本当の兄と慕い、師匠であり、尊敬するお方。
エリオット様の期待に応えたいと努力する日々は、辛くもあったが、常に俺の高い目標だった。
俺を支えてくれるエリオット様の存在があったからこそ、頑張り続けることが出来たと言っても過言ではない。

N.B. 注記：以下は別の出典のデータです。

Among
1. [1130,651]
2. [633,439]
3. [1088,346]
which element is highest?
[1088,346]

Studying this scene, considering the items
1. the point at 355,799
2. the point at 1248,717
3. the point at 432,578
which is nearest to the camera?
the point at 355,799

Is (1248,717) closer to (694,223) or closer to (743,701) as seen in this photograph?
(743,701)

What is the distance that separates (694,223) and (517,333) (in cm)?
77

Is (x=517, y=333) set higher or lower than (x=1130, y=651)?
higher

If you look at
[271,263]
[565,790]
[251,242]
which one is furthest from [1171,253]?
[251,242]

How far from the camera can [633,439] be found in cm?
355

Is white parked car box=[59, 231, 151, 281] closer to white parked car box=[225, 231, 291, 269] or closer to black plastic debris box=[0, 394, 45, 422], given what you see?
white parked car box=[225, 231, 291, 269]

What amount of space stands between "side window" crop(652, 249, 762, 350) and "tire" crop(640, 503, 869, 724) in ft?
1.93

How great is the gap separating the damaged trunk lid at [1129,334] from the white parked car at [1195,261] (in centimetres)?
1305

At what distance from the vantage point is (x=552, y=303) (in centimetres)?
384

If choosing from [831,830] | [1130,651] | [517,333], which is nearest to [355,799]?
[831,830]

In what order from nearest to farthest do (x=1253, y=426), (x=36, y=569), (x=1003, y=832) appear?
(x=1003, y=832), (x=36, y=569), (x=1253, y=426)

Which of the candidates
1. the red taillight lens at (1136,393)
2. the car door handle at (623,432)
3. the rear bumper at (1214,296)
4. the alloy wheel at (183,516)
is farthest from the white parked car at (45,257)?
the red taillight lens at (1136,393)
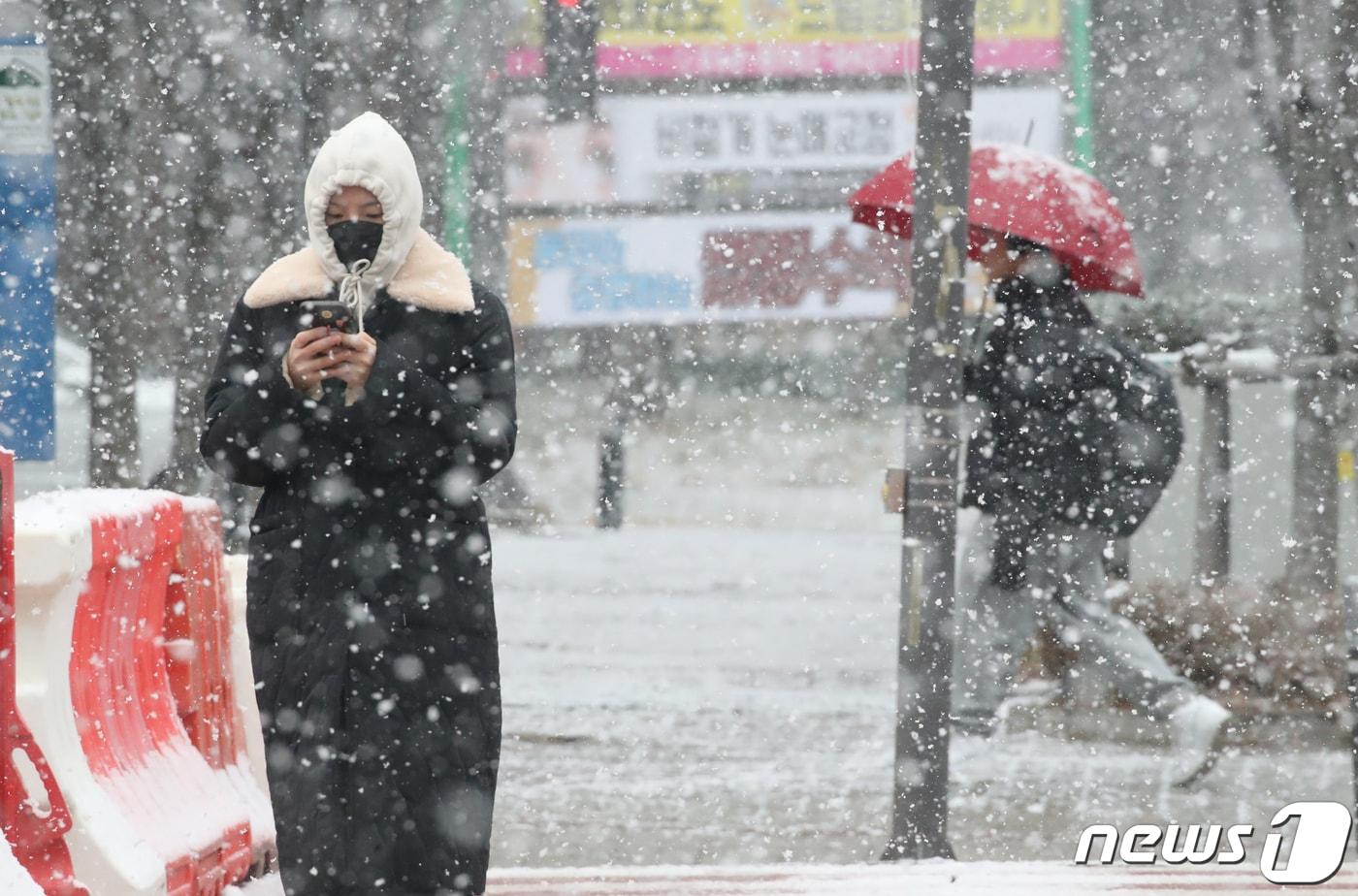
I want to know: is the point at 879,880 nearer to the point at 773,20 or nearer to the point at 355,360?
the point at 355,360

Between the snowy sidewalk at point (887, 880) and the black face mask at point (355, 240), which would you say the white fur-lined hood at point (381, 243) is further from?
the snowy sidewalk at point (887, 880)

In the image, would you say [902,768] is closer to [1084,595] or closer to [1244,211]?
[1084,595]

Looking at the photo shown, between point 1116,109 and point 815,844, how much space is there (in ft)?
45.0

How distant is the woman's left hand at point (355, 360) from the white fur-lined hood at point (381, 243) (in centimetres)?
22

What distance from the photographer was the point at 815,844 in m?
6.67

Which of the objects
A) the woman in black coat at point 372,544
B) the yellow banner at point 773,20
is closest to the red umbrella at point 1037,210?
the woman in black coat at point 372,544

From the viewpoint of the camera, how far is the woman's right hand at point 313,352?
4098 mm

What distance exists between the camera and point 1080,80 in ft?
48.8

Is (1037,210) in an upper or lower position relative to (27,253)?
upper

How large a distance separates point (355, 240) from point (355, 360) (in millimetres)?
290

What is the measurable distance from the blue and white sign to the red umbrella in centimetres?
338

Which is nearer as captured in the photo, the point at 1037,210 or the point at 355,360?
the point at 355,360

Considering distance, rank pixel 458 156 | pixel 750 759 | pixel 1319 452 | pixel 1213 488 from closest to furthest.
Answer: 1. pixel 750 759
2. pixel 1319 452
3. pixel 1213 488
4. pixel 458 156

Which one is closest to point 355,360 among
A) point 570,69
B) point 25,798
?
point 25,798
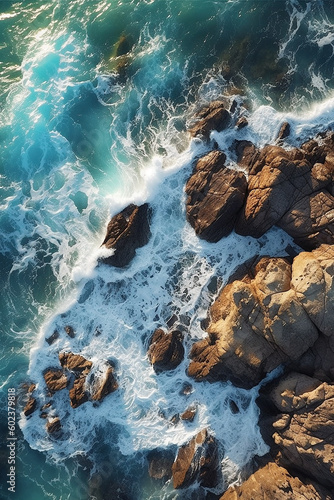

そのお方に急に口付けられたことを思い出して、顔が熱くなる。
あの時は突然のことで戸惑いの方が大きかったが、全く嫌じゃなかった。
むしろ、心臓がバックバクで、このまま流されて抱かれても良いくらいに思っていた。
相手がエリオット様なら、一度の過ちでも、俺の処女を喜んで差し出すくらいの心構えだった。
「変態か、俺は……」
師匠に対して、何を血迷ったことを考えているのかと、大慌てでかぶりを振る。
「イヴ兄様?」
「っ、テディー。寝る準備が出来たのか?」
「はいっ!」
チョコレート色のふわふわなガウンを着たセオドアは、既に俺と同じくらいの背丈に成長している。
もう小さな勇者とは呼べないな、と苦笑いする。
「第一に決まったんですね」
「……ああ。第四を希望していたんだがな」
「そうですか……。僕、学園を退学して、イヴ兄様と一緒に騎士団に入隊することにしました」
「……え?」
「第二騎士団の団長になれと言われて迷っていたんですけど。僕は、イヴ兄様とずっと一緒にいたいから……」
自信なさげに呟いたセオドアが、俺にぎゅっとしがみつく。
「テディー、無理しなくても……」
「みんなは僕が勇者だから強いと勘違いしていますけど……。僕はイヴ兄様がいないとダメダメな、お子ちゃまなんです……」
不安そうにするセオドアを前に、俺がメソメソしている場合ではない、と自分自身を鼓舞する。
セオドアの前では、頼れる兄でいたいんだ。
「テディー。外では第二騎士団団長様でも、家では泣き虫で甘えん坊の、俺の可愛い義弟だ。だから、安心して就任したら良い。名誉なことだぞ? 仕事が終われば、兄様がたっぷり甘やかすからな」
「っ……イヴ兄様っ! 大好きッ!」
「ああ、俺もだ」
「だから、寮の鍵を下さい」
「ああ、わかっ…………ん?」
約束。と、なかなか強い力で、強制的に指切りをさせられた俺は、僅かに首を傾げる。
「イヴ兄様は、ぬいぐるみがないと眠れない性分だって言ってましたよね?」
「……そうだな。む、昔の話だ」
「ふふっ、今もですよね?」
上目遣いをする可愛いセオドアは、桃色の頬を綻ばせている。
確かに言った。
あの時はセオドアとずっと一緒にいたかったし、年齢が年齢だったからだ。
間違いが起こることはないとは思うが、さすがに……いや、大丈夫か。
純粋無垢なセオドアを見つめ、不埒なことを考えることはやめた。
いつも通り、おやすみのキスをして眠りにつく。
夜中になんだか胸元が擽ったい気がして目を覚ますと、セオドアが俺の胸元に顔を埋めて、すぅすぅと寝息を立てていた。
可愛いな、と思いながらふわふわな髪をよしよしと撫でて、再度眠りにつく。
微睡む中、ぴちゃぴちゃと水音が聞こえた気もするが、雨が降っているのかもしれない。
精神的に疲労していた俺は、ピュアな義弟に、胸の飾りをいじられていることにも気付かずに、爆睡するのだった。